Creating Television News OCR NGrams That Exclude Advertising Text

Kalev Leetaru

4 years ago

Using the "video time" edition of the Advertising Inventory Files (AIF) dataset, we can filter the Visual Global Entity Graph 2.0 to alternative exclude or focus on advertisements when we analyze the OCR'd onscreen text.

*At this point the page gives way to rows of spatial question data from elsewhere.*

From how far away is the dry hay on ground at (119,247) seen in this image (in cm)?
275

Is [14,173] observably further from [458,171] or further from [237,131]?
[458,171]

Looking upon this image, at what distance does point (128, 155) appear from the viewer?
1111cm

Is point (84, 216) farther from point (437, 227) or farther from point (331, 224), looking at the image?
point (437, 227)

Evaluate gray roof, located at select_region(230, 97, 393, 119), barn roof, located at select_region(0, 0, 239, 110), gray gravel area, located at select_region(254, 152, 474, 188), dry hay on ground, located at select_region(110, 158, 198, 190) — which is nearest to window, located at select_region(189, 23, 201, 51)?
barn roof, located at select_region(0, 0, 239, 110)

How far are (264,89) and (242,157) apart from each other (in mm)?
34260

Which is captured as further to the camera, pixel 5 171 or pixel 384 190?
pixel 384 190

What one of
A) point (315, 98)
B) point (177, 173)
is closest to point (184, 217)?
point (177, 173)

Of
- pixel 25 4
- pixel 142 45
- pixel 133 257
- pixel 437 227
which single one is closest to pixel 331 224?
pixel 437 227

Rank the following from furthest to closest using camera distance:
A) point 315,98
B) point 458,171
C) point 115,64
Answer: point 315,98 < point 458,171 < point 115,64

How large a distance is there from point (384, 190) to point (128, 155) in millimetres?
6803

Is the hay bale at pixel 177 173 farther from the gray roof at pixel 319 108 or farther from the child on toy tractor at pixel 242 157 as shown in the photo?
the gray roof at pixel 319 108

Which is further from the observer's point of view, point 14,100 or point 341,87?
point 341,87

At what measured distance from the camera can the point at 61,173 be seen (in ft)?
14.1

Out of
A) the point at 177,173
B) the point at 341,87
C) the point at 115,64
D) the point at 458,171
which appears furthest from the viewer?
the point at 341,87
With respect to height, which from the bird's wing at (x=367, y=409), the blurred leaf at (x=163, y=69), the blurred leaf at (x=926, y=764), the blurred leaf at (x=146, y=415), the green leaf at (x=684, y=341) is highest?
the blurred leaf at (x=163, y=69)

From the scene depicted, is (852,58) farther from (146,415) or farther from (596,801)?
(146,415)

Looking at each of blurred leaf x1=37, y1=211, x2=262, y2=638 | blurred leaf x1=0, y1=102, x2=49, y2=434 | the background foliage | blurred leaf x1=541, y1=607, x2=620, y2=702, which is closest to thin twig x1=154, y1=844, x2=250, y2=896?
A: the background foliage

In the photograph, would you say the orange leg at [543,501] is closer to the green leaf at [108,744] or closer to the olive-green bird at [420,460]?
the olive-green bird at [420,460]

For example, we can trivially compute a histogram of the top words appearing in the onscreen text of CNN on May 1, 2021:

SELECT ngram, count(1) cnt FROM `gdelt-bq.gdeltv2.vgegv2_iatv`, UNNEST(ML.NGRAMS(SPLIT(REGEXP_REPLACE(LOWER(OCRText), r'(\pP)', r' \1 '), ' '), [1,1], ' ')) as ngram WHERE length(ngram) > 2 and DATE(date) = "2021-05-01" and station='CNN' group by ngram order by cnt desc limit 1000

Yielding top ten entries:

ngram	cnt
cnn	65136
the	51885
live	49934
new	36198
tomorrow	26624
united	23969
coronavirus	23550
pandemic	22854
via	18582
for	18472

We can trivially exclude advertising airtime from this computation using:

SELECT ngram, count(1) cnt FROM `gdelt-bq.gdeltv2.vgegv2_iatv`, UNNEST(ML.NGRAMS(SPLIT(REGEXP_REPLACE(LOWER(OCRText), r'(\pP)', r' \1 '), ' '), [1,1], ' ')) as ngram WHERE length(ngram) > 2 and DATE(date) = "2021-05-01" and station='CNN' and 
date not in (SELECT date FROM `gdelt-bq.gdeltv2.iatv_aif_vidtime` WHERE DATE(date) = "2021-05-01" and station='CNN' and type!='NEWS') group by ngram order by cnt desc limit 1000

This doesn't change the results too much, though "story" now appears rather than "for."

ngram	cnt
cnn	62369
live	47975
the	41617
new	34102
tomorrow	25678
coronavirus	22908
united	22789
pandemic	22208
via	18487
story	17169

Alternatively, changing the "date not in" filter to "date in" allows us to examine just the OCR'd text of advertising:

SELECT ngram, count(1) cnt FROM `gdelt-bq.gdeltv2.vgegv2_iatv`, UNNEST(ML.NGRAMS(SPLIT(REGEXP_REPLACE(LOWER(OCRText), r'(\pP)', r' \1 '), ' '), [1,1], ' ')) as ngram WHERE length(ngram) > 2 and DATE(date) = "2021-05-01" and station='CNN' and 
date in (SELECT date FROM `gdelt-bq.gdeltv2.iatv_aif_vidtime` WHERE DATE(date) = "2021-05-01" and station='CNN' and type!='NEWS') group by ngram order by cnt desc limit 1000

This yields these top 20 entries, showing the dominance of "com" (as in ".com" URLs), "800" (as in 1-800 numbers), and "free" (as in free shipping, free trial, etc).

ngram	cnt
the	10268
and	8305
com	7512
for	5925
with	3308
not	2930
cnn	2760
your	2704
800	2502
are	2200
may	2164
new	2096
live	1954
you	1927
all	1904
free	1735
well	1596
can	1431
apply	1390
health	1347

We hope this inspires you in new ways you can explore these datasets!